Coffee is unexpectedly good for your health in a variety of ways. It includes polyphenols (potent antioxidants), can enhance intestinal health, and may even help you live longer.
While a cup of coffee in the morning might enhance your general health, there are a few things to consider, such as what coffee does to your blood pressure.
It's vital to emphasize that it's not only coffee that should be avoided but caffeine in general. Caffeine can induce a brief but substantial spike in blood pressure.
Although the exact cause is unknown, some experts believe coffee might disrupt a hormone that maintains the arteries enlarged, resulting in larger levels.

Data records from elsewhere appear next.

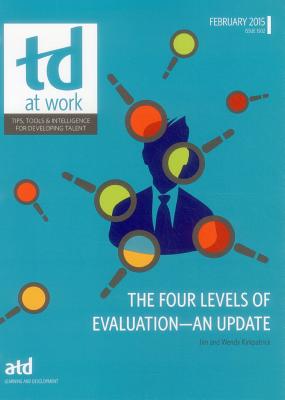 The Four Levels of Evaluation: An Update - Kirkpatrick, Wendy, and Kirkpatrick, Jim, Dr.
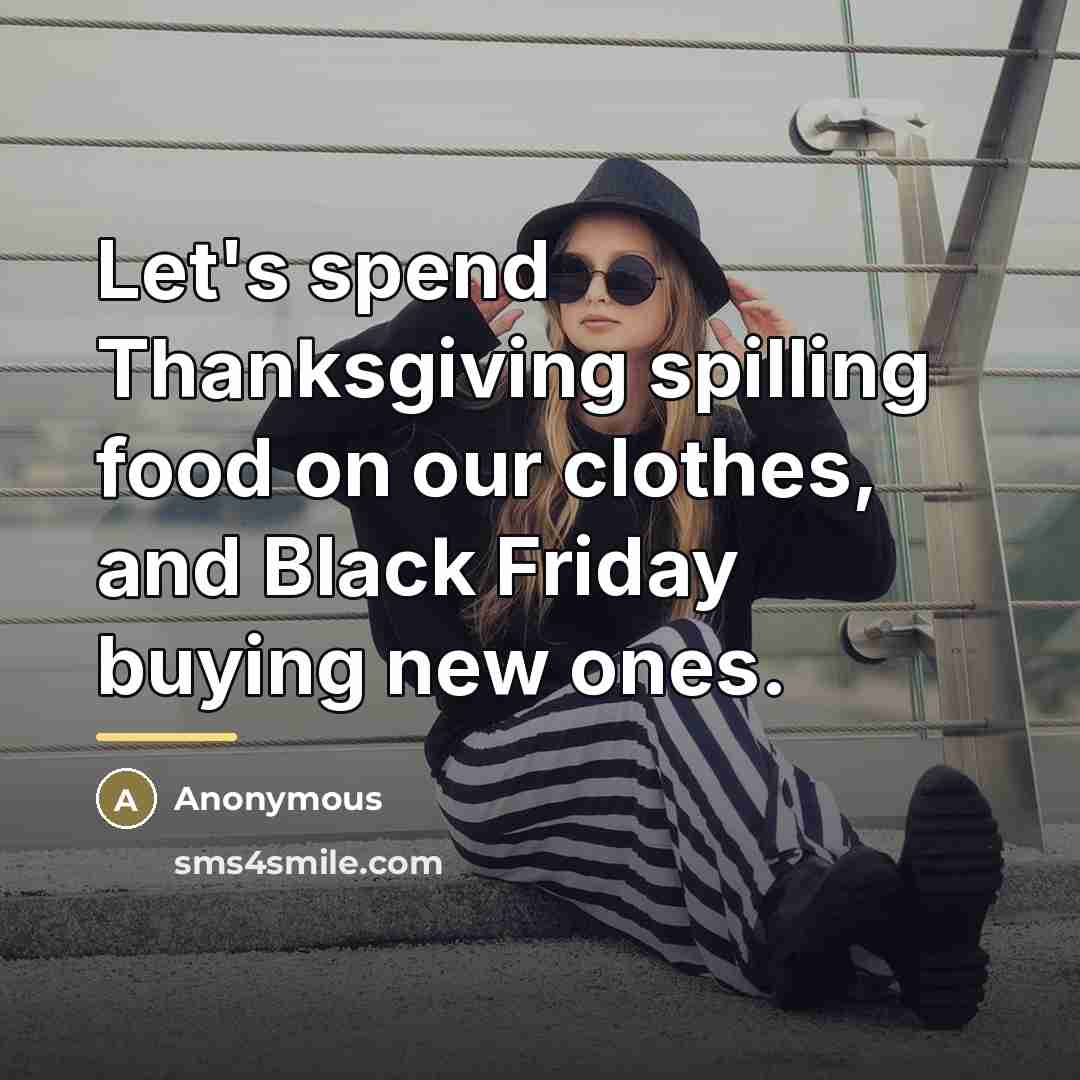 “Let's spend Thanksgiving spilling food on our clothes, and Black…” quote by Anonymous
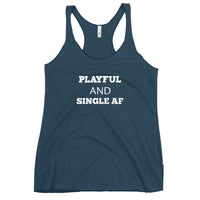 Playful And Single AF Ladies Racerback Tank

If your blood pressure rises by 5 to 10 points 30 minutes after consuming coffee, it may be good to reduce your intake. Particularly who have a history of high blood pressure.
However, while some coffee users will have elevated blood pressure, not all will. Caffeine does not have a long-term effect on BP in many cases, making it totally safe to take.
An 8-ounce cup of coffee has 100 milligrams of caffeine, and the daily caffeine limit is 400 milligrams—equivalent to 28 ounces of normal black coffee.
Drinking more than this quantity is not suggested by experts because of the impact on blood pressure, anxiety, sleeplessness, and digestive difficulties.
If your blood is higher than usual, see your doctor about caffeine use and whether they recommend lowering your daily cup of coffee.